• [Passage to read]
"""

While training is going on check for the GPU and CPU utilization of the VM, see if everything is working as expected.

Use Anaconda environment on you VM

Anaconda is a great package manager. You can install anaconda and create a virtual environment and run your code in the virtual environment.

$ wget <url_of_anaconda.sh>

$ bash <path_to_sh>

$ source anaconda3/bin/activate or source anaconda2/bin/activate

$ conda create -n <env_name> python==2.7.*

$ conda activate <env_name>

Install all the dependencies via conda (recommended) or pip.

Run your code.

Q1: GAN Training with Tensorflow 1.4 inside Docker Stops without Prompting

Although Docker gives OS-level virtualization inside Docker, we face issues in running some processes which run with ease on the system. So to debug the issue you should go inside the image and performs the steps above in order to debug the problem.

"""

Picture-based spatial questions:

"""

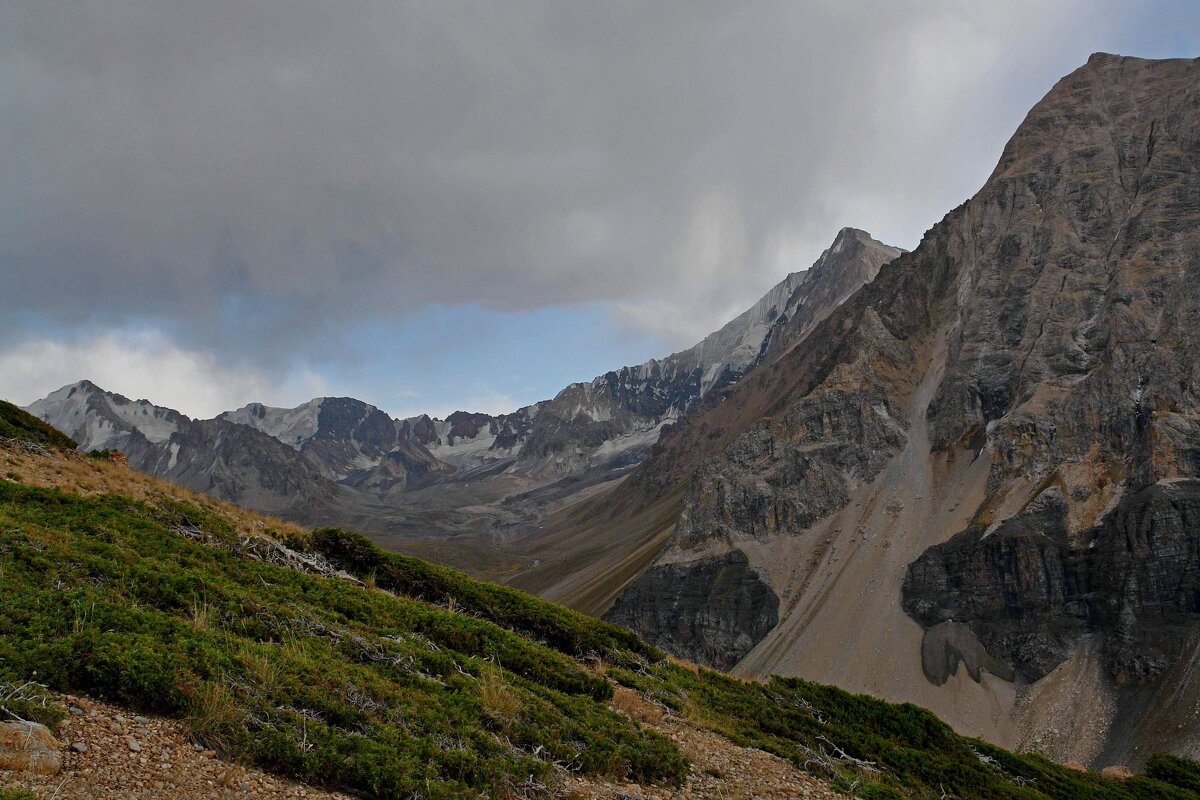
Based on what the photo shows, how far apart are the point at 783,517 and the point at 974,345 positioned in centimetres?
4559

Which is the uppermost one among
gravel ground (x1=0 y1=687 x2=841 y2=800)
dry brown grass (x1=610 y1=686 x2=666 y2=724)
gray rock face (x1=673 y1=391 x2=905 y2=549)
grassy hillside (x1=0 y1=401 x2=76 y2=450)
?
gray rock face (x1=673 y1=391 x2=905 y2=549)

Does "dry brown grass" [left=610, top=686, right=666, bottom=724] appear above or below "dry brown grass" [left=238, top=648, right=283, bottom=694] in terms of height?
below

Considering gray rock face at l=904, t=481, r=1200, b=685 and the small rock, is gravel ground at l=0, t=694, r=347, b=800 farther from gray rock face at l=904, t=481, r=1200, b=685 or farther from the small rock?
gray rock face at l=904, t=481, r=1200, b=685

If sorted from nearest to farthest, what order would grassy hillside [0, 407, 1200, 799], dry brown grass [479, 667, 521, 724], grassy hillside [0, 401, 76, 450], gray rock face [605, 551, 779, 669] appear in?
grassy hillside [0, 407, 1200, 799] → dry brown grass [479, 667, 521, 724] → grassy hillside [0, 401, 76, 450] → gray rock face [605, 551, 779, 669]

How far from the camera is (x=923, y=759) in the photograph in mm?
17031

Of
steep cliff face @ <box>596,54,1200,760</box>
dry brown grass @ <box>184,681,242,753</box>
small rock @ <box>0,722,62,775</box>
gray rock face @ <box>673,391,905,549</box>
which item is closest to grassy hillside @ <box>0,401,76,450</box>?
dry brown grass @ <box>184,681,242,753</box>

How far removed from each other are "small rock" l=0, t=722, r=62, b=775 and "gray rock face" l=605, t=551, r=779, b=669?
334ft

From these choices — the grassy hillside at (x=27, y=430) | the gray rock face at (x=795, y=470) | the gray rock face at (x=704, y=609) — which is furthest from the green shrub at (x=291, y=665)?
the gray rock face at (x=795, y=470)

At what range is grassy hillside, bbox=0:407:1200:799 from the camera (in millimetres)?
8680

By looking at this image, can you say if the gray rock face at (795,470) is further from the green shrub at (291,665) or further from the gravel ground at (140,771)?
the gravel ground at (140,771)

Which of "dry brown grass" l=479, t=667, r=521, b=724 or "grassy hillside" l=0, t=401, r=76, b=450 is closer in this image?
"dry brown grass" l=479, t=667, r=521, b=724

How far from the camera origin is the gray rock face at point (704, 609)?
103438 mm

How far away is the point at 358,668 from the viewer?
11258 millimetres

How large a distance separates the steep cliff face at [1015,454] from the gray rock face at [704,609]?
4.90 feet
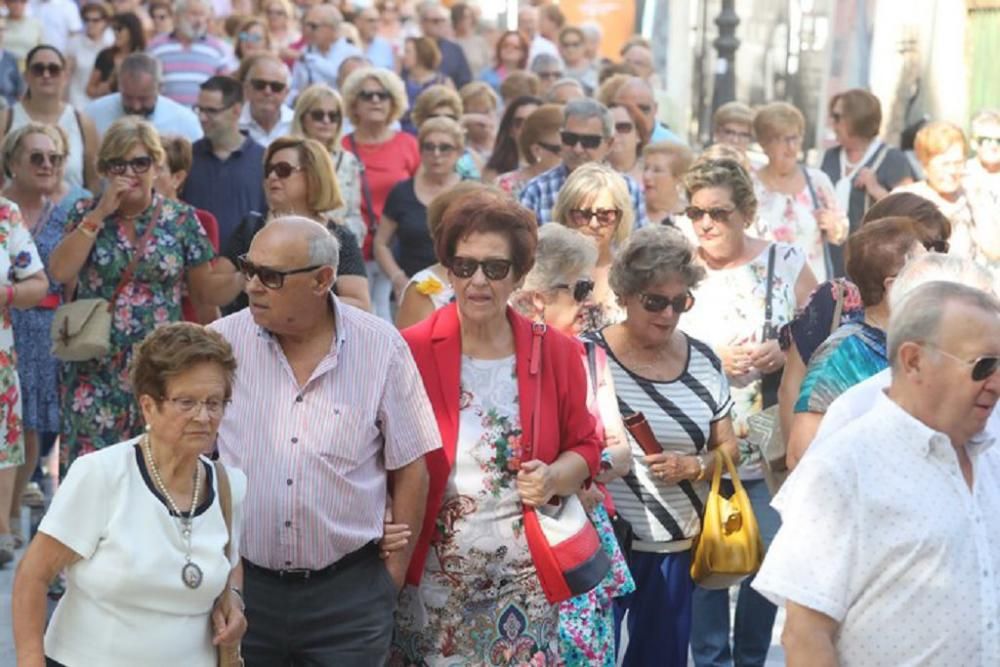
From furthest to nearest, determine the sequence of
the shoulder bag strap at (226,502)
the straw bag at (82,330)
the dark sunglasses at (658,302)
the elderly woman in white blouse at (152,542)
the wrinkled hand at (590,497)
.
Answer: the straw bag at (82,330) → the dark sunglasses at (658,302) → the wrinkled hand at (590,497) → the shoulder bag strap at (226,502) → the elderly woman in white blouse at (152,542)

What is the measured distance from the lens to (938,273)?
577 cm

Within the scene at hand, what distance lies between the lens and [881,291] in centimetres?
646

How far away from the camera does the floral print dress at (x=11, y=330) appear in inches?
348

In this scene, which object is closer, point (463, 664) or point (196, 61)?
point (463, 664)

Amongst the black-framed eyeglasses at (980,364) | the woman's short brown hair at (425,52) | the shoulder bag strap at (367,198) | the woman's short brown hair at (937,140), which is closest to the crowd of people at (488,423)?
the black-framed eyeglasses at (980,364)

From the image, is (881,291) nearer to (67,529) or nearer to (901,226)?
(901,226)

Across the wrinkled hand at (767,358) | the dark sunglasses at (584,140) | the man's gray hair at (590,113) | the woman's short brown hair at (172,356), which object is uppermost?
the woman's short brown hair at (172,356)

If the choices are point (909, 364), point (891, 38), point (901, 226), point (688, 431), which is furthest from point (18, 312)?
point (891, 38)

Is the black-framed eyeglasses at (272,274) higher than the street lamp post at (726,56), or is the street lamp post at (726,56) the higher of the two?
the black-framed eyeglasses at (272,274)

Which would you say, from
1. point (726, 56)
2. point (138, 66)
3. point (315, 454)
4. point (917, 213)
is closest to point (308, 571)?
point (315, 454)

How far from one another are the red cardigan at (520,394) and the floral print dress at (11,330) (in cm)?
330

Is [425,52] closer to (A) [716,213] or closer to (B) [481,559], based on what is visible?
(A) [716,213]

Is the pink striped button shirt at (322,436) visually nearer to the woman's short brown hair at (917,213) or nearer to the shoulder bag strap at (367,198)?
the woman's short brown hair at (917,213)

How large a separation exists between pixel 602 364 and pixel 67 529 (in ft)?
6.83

"""
"""

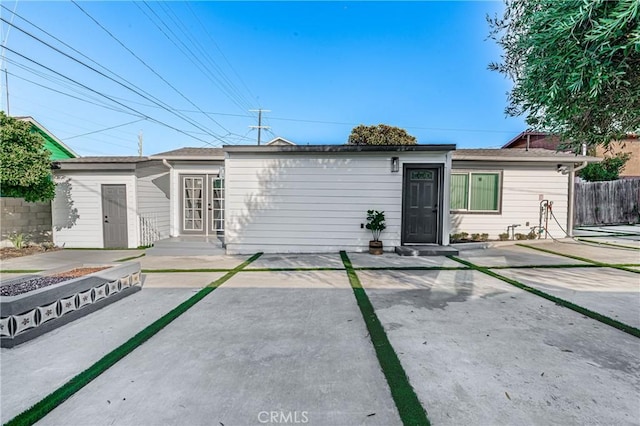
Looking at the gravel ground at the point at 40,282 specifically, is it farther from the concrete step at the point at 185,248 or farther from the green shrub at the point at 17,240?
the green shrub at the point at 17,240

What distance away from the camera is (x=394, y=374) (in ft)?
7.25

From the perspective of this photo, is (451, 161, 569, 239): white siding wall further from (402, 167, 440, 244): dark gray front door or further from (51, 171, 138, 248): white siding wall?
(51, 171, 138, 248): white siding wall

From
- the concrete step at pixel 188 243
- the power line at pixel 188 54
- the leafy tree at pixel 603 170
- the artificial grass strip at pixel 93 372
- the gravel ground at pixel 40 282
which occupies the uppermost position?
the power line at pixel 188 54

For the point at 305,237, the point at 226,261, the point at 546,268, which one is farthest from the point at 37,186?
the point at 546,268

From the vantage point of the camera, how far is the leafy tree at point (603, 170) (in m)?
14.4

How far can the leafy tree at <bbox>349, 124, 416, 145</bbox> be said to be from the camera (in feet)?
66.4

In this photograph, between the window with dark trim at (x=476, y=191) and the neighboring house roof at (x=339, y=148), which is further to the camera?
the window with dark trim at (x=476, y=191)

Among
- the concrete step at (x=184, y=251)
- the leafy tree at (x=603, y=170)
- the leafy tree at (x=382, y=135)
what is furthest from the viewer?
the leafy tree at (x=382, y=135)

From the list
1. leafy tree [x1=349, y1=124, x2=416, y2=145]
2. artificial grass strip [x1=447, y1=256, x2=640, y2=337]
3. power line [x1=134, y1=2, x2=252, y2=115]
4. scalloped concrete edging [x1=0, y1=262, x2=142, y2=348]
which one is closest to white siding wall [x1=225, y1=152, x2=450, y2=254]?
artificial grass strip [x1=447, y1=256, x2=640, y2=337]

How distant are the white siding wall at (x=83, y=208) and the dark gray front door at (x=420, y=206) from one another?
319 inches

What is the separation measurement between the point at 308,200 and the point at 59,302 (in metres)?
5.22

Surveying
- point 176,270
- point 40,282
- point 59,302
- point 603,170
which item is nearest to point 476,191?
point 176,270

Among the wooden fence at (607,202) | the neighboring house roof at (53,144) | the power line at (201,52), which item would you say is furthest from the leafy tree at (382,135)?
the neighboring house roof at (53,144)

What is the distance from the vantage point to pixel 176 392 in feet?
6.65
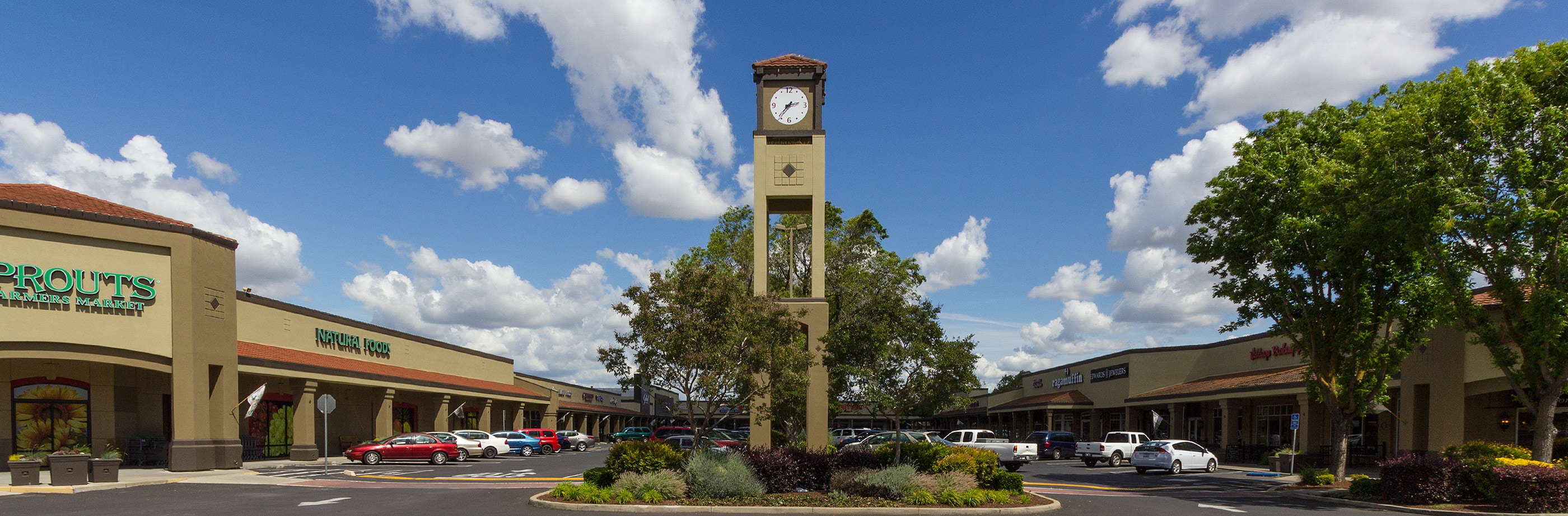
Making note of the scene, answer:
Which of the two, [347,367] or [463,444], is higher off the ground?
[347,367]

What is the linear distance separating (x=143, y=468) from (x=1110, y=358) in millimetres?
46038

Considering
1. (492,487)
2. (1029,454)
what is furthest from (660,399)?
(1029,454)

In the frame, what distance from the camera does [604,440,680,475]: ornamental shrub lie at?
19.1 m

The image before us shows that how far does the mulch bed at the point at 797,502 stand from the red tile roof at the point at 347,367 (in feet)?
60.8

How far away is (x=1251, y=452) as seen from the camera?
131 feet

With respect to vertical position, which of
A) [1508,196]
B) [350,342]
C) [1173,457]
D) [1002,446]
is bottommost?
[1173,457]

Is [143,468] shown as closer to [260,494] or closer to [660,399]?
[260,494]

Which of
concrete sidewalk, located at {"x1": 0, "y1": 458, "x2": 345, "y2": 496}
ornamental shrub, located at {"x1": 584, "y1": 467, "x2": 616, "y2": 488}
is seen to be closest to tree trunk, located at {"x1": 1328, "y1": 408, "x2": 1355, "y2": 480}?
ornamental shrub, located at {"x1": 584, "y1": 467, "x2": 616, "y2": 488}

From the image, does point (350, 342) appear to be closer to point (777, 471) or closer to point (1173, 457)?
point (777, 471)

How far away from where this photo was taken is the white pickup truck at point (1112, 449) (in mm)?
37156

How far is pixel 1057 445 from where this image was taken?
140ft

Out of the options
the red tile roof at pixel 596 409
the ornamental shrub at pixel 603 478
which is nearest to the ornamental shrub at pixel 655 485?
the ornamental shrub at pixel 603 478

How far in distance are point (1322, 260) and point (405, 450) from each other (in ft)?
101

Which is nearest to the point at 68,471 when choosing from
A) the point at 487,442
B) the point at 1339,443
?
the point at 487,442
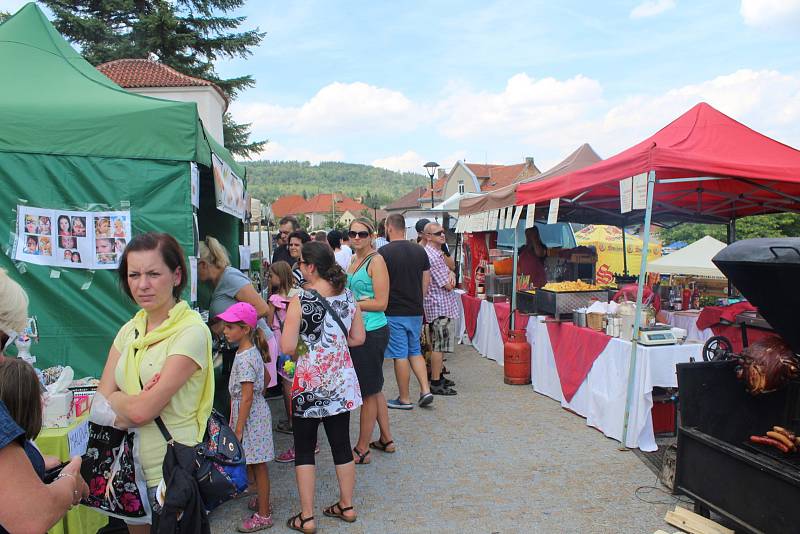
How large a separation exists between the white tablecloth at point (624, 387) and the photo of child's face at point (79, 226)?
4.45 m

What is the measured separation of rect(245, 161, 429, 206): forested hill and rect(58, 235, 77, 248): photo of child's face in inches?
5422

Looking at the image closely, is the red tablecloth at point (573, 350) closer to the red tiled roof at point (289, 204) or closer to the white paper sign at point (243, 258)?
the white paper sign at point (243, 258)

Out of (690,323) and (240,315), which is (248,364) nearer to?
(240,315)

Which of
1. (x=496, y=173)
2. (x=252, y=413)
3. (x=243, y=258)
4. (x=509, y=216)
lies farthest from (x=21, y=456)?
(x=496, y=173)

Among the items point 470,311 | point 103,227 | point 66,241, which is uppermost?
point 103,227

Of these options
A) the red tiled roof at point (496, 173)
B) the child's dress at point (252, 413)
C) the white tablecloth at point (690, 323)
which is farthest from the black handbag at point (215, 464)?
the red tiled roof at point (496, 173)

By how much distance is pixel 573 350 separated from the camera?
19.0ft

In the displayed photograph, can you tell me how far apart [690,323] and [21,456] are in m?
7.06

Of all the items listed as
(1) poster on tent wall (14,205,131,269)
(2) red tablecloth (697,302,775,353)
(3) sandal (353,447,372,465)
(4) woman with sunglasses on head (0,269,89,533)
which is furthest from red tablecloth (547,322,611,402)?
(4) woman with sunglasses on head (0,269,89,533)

"""
"""

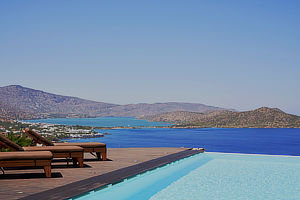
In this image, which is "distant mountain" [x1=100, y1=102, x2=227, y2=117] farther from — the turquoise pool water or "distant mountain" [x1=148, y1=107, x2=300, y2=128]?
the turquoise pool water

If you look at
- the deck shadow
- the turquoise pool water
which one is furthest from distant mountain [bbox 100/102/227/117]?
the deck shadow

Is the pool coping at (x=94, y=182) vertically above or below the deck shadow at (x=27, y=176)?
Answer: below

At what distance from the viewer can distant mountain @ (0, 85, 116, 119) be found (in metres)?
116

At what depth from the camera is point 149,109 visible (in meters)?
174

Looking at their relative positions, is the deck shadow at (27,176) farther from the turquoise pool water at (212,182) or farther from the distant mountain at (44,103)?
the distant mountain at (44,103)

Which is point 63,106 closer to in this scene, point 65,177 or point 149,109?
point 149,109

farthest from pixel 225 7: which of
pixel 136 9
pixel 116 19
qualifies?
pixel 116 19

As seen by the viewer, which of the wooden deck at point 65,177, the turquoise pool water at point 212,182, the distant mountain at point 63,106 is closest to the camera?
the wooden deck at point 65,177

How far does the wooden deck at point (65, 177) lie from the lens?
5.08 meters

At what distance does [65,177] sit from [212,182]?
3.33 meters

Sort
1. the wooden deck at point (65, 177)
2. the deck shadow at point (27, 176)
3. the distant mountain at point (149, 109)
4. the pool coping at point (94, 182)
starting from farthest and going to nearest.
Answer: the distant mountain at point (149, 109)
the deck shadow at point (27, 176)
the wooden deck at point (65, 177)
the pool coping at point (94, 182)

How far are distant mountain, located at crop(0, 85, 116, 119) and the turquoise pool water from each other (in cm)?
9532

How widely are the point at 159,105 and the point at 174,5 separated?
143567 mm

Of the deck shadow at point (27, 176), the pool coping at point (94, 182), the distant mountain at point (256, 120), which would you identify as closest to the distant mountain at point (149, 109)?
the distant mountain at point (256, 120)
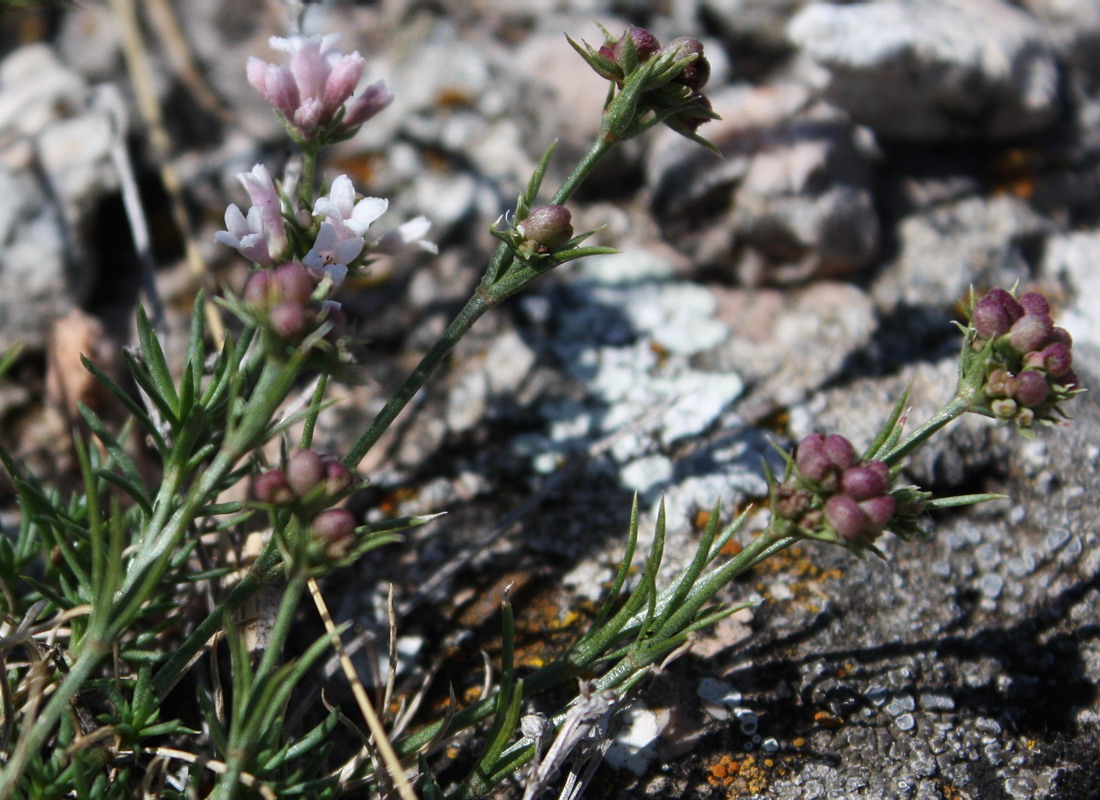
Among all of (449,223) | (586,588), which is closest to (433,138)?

"""

• [What to do]
1 - Using the VM setup text, decide whether each statement agrees with it, answering yes or no and quoting the words that settle it: (a) Installing dependencies through conda is recommended over pip. (b) The conda environment is created with Python 3. (c) Some processes that run easily on the system cause trouble inside Docker.
2 - Write the next part of the VM setup text, picking up after its final sentence.

• [Outputs for the tasks]
1 -
(a) Yes: "Install all the dependencies via conda (recommended) or pip."
(b) No: "$ conda create -n <env_name> python==2.7.*"
(c) Yes: "we face issues in running some processes which run with ease on the system."

2 -
Q2: Training stops without Releasing Memory connected to VM with SSH Connection

Ya, this is an issue I had also faced earlier. The best way to release memory is to stop the Docker container. You can find more resource allocation options here.

Also, earlier versions of TensorFlow had issues with allocating and clearing memory properly. You can find some reference here and here. These issues have been fixed in recent versions of TensorFlow.

Additionally, check for Nvidia bug reports

Step 1: Install Nvidia-utils installed via the following command. You can find the driver version from nvidia-smi output (also mentioned in the question.)

$ sudo apt install nvidia-utils-<driver-version>

Step 2: Run the nvidia-bug-report.sh script

$ sudo /usr/bin/nvidia-bug-report.sh

Log file will be generated in your current working directory with name nvidia-bug-report.log.gz. Also, you can access the installer log at /var/log/nvidia-installer.log.

You can find additional information about Nvidia logs at these links:

Hope this helps.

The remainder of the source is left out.